● **SOURCE PASSAGE**:
····················
Sunday, 26 June 2016

Walker/Esfahani - Couperin, Quantz, Benda, Duphly, Rameau, and Philidor, 24 June 2016


Wigmore Hall

Couperin – Concert royal no.4 in E minor
Quantz – Two Capriccii
Franz Benda – Flute Sonata in E minor
Rameau – Pièces de clavecin en concerts: ‘Le Forqueray’
Jacques Duphly – Troisième livre de pièces de clavecin: ‘Le Forqueray’
Pierre Danican Philidor – Suite in E minor, op.1 no.5

Adam Walker (flute)
Mahan Esfahani (harpsichord)
 

This was my first visit to the Wigmore Hall’s series of late (10 p.m.) Friday evening concerts; I am sure that it will not be my last. It is a wonderfully civilised time to hear music, and these were wonderfully civilised performances of wonderfully civilised music. Adam Walker and Mahan Esfahani left one wanting more – which is just as it should be.
 

The fourth of Couperin’s Concert royaux made for an arresting and varied opening work. Its Prélude offered impetus and leisure; what could be more Versailles-like? Harmonies and melodies alike proved generative, but above all juste. The Allemande proved a playful response (even, I am attempted to suggest, quasi-liturgically and with an ear to the Boulezian future, a playful répons). Yet, as one listened, many of the same qualities as those heard in the preceding dance were revealed. The first Courante likewise presented continued affinity and difference: very much the trick in a Baroque Suite (so very different from the world of sonata form). In that ‘French’ dance, and in its ‘Italian’ counterpart, variegation was very much the thing. Character without exaggeration was to be heard and experienced; we were made, or perhaps better, gently yet firmly led, to listen. Dynamic contrasts, terraced and otherwise, were always meaningful, always tending towards musical explication. The Sarabande, graceful, but certainly not in a merely generic way, had me visualise knowing glances between dancing partners. A keen Rigaudon and a Forlane (opening with Esfahani tapping the rhythm on the case of the harpsichord) of impeccable rhythmic, and thus melodic, impetus proved both charming and exploratory.
····················
● **WHAT YOU HAVE TO DO**: Reproduce the passage of the concert review between "Walker/Esfahani - Couperin, Quantz, Benda, Duphly, Rameau, and" and "Mahan Esfahani (harpsichord)", inclusive, word for word.
····················
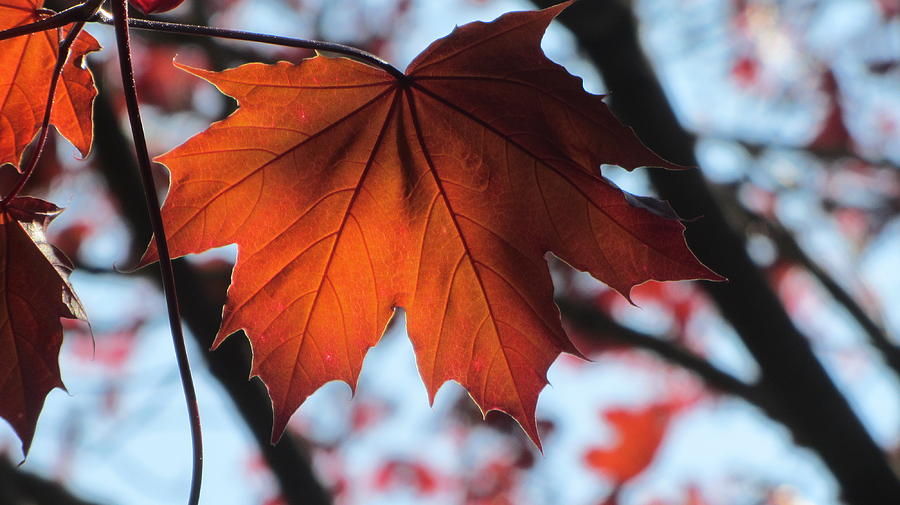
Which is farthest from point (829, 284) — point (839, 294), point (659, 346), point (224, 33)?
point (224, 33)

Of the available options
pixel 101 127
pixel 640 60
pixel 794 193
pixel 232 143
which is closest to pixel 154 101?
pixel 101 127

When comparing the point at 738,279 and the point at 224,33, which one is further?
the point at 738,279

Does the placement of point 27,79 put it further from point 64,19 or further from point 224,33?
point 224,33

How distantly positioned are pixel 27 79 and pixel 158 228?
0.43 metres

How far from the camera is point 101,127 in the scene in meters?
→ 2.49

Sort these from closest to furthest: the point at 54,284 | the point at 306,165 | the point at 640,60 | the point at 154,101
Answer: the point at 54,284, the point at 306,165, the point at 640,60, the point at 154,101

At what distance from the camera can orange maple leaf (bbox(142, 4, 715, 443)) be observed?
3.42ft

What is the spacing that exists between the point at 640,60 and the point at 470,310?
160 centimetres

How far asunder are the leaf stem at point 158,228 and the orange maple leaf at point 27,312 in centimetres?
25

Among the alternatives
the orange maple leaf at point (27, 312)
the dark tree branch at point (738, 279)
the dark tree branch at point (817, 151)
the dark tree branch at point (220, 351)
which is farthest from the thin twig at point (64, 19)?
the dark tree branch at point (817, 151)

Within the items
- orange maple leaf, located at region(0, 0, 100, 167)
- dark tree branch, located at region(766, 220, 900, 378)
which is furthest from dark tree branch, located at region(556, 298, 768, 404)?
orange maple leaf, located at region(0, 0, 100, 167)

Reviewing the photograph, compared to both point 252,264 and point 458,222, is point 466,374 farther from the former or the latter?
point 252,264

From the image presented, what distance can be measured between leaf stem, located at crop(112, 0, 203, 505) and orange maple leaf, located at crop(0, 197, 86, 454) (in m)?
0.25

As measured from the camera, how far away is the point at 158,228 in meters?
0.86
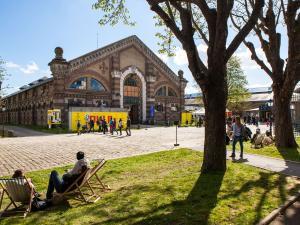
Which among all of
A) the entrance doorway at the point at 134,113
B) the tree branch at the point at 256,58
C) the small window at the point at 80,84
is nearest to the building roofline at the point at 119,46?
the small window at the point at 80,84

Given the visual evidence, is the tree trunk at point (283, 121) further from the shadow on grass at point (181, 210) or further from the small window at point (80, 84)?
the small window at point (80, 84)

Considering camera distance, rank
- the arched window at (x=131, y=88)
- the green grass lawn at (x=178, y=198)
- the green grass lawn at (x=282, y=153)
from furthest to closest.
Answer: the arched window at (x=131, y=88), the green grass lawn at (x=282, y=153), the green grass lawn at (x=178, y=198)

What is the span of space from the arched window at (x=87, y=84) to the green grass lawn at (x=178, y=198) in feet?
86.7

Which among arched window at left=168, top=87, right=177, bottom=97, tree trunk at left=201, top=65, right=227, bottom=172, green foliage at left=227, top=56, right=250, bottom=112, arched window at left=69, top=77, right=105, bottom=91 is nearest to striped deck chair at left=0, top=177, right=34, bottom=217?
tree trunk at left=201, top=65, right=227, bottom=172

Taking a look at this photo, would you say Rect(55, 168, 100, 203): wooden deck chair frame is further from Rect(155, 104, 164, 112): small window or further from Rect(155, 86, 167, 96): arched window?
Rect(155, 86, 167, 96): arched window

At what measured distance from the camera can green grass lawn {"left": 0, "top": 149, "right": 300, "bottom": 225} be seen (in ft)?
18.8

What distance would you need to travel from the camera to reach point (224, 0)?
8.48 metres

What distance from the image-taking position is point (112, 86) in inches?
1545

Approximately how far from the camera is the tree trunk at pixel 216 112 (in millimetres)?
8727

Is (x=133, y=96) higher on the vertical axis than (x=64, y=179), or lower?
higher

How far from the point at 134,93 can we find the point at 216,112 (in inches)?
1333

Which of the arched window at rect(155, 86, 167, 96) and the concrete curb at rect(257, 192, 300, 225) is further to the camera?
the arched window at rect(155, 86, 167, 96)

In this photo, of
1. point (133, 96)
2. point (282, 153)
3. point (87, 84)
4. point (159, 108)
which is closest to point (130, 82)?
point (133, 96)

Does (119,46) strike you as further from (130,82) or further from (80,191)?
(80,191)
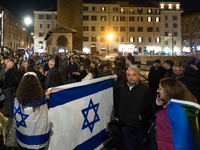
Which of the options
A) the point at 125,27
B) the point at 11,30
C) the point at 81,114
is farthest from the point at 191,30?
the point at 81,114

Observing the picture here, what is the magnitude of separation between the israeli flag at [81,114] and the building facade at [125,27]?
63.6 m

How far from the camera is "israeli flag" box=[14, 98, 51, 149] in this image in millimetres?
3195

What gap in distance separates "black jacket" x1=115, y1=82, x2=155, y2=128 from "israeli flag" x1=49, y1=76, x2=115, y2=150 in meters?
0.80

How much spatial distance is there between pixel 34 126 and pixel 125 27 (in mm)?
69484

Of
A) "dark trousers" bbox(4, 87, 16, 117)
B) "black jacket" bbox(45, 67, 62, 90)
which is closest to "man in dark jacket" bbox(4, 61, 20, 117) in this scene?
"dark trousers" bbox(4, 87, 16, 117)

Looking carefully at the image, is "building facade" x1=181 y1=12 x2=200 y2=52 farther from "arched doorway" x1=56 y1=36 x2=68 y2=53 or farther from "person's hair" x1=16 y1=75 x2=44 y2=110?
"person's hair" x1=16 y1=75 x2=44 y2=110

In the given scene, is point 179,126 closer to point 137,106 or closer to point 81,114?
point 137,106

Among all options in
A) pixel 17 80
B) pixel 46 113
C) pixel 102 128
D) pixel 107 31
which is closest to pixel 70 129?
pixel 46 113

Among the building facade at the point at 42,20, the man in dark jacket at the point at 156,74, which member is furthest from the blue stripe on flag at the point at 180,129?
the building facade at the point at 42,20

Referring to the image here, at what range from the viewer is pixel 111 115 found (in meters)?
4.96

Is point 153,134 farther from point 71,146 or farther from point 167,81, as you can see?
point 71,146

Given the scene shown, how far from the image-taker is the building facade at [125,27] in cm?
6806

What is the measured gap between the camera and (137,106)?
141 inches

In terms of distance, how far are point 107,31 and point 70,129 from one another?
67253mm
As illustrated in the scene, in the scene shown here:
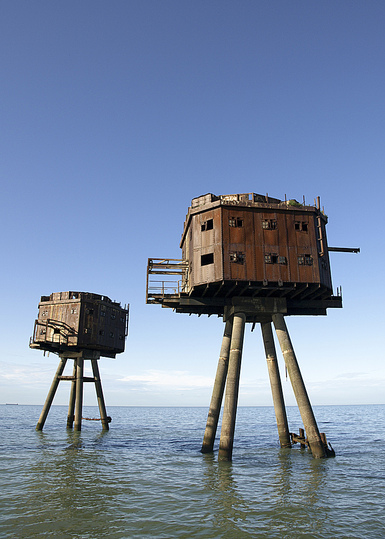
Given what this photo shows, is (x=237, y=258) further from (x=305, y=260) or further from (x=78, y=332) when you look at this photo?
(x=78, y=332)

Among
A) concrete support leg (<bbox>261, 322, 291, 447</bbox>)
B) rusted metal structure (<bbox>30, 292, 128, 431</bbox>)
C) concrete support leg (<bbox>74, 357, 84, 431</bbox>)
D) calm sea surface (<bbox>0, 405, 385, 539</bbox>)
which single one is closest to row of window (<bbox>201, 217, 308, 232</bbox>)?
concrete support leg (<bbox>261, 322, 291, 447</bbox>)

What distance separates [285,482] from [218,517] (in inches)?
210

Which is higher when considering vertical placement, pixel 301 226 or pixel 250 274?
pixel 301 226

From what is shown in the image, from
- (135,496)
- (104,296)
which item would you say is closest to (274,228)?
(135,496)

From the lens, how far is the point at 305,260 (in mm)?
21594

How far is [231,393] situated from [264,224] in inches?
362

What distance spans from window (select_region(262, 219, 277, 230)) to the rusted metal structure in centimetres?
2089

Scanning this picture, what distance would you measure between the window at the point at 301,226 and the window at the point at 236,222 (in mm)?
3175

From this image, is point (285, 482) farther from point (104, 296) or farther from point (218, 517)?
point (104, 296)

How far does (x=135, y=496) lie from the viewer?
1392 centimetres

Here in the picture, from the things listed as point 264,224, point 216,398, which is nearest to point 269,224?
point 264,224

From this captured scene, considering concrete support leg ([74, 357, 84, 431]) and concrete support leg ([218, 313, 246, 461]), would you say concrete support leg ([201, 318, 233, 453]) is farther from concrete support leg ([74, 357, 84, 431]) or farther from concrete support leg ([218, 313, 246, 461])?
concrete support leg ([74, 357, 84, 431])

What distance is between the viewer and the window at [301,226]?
····················
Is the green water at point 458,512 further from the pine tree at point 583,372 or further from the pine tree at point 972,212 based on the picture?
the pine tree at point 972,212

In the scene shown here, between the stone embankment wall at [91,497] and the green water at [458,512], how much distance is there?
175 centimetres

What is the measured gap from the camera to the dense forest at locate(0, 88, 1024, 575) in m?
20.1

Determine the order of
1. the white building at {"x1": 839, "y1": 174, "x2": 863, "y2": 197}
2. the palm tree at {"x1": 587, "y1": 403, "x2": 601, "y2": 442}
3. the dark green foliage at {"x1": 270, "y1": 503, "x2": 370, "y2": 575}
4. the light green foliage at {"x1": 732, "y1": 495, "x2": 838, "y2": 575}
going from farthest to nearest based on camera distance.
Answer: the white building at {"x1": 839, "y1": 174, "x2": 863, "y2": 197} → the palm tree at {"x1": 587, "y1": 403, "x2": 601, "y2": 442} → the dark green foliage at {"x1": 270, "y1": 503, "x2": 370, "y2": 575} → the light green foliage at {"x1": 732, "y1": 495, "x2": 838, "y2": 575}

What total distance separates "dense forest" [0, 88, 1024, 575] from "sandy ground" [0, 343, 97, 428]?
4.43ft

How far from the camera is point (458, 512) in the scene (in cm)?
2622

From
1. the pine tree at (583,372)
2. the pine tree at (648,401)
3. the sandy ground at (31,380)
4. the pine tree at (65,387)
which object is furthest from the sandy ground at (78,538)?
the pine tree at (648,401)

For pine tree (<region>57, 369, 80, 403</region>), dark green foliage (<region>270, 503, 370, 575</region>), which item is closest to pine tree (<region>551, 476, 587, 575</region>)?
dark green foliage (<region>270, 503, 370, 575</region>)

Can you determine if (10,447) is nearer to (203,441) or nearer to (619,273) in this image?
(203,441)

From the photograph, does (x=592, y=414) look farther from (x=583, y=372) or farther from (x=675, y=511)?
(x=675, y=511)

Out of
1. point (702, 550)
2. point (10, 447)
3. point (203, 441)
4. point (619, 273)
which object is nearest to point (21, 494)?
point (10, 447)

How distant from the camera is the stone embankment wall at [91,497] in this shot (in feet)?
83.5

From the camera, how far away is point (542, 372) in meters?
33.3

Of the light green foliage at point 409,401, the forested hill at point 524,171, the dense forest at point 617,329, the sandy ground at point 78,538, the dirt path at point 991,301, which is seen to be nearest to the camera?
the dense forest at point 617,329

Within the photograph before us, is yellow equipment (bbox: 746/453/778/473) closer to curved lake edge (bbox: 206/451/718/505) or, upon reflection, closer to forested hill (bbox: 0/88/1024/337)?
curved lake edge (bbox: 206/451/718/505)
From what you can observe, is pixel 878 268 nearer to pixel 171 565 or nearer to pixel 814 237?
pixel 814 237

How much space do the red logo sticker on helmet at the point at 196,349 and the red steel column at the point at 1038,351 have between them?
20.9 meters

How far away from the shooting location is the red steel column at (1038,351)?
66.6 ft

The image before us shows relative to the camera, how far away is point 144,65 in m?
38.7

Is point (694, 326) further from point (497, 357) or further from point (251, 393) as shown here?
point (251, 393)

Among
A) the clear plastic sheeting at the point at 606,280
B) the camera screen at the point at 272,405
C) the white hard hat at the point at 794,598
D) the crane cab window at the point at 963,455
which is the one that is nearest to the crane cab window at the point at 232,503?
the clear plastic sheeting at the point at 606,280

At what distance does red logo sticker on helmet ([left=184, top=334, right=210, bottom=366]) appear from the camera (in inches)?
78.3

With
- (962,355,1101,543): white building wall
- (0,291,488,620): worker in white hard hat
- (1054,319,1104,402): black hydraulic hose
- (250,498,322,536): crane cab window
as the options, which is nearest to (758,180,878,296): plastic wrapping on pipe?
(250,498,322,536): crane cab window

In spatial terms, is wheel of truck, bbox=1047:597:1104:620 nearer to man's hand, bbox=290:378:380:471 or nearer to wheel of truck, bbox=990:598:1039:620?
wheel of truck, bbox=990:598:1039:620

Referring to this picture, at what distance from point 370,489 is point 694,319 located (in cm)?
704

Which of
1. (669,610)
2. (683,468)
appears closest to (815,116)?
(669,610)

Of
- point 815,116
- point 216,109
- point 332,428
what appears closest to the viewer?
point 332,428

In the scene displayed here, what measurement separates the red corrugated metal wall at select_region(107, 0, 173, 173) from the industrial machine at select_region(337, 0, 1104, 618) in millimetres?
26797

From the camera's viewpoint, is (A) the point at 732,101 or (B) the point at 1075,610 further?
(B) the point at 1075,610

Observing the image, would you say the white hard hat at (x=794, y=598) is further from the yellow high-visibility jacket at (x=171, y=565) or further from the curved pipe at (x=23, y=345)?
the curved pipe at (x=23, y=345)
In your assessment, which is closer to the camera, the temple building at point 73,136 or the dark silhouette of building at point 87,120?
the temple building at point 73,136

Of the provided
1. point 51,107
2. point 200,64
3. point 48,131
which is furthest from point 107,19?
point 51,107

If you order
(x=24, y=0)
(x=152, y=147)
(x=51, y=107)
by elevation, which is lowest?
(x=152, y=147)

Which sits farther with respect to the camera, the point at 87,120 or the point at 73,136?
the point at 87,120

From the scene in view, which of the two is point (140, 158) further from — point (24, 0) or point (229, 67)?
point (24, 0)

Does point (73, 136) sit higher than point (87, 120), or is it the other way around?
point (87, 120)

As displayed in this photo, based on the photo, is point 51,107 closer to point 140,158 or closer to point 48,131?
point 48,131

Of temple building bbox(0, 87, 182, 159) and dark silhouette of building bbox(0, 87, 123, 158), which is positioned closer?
····················
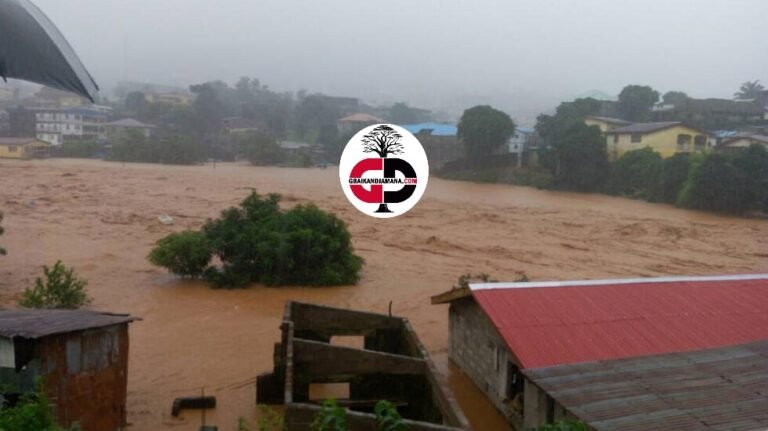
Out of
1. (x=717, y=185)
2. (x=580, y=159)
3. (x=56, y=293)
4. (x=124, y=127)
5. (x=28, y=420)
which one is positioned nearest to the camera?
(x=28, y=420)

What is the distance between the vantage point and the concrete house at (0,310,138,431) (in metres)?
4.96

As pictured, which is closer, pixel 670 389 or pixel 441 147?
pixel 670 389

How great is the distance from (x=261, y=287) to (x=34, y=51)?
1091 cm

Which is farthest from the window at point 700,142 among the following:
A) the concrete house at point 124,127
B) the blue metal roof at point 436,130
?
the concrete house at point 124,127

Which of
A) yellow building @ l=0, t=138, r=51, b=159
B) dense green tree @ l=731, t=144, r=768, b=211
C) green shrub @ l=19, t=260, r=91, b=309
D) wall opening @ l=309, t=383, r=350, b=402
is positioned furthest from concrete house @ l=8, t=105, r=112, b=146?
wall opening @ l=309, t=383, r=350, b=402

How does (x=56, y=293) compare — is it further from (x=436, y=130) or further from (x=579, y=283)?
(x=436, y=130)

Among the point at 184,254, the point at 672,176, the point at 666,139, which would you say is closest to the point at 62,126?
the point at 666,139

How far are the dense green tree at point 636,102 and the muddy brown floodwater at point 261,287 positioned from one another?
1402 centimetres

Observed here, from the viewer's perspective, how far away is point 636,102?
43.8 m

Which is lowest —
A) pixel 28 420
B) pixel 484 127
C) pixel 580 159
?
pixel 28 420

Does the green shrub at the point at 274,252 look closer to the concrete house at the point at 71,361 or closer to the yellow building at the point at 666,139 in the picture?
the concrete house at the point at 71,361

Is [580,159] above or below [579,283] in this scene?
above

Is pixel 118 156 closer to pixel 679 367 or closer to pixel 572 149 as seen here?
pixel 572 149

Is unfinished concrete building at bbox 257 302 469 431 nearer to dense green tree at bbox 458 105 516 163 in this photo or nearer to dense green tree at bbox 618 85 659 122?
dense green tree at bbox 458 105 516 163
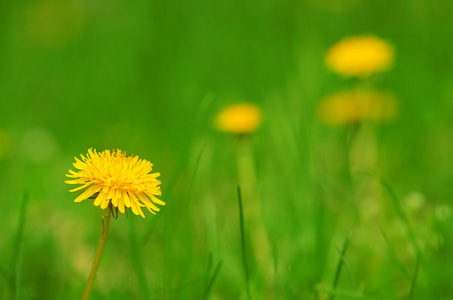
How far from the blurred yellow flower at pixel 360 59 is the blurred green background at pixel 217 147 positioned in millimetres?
····················
● **COMPLETE OUTPUT**:
Walker/Esfahani - Couperin, Quantz, Benda, Duphly, Rameau, and Philidor, 24 June 2016


Wigmore Hall

Couperin – Concert royal no.4 in E minor
Quantz – Two Capriccii
Franz Benda – Flute Sonata in E minor
Rameau – Pièces de clavecin en concerts: ‘Le Forqueray’
Jacques Duphly – Troisième livre de pièces de clavecin: ‘Le Forqueray’
Pierre Danican Philidor – Suite in E minor, op.1 no.5

Adam Walker (flute)
Mahan Esfahani (harpsichord)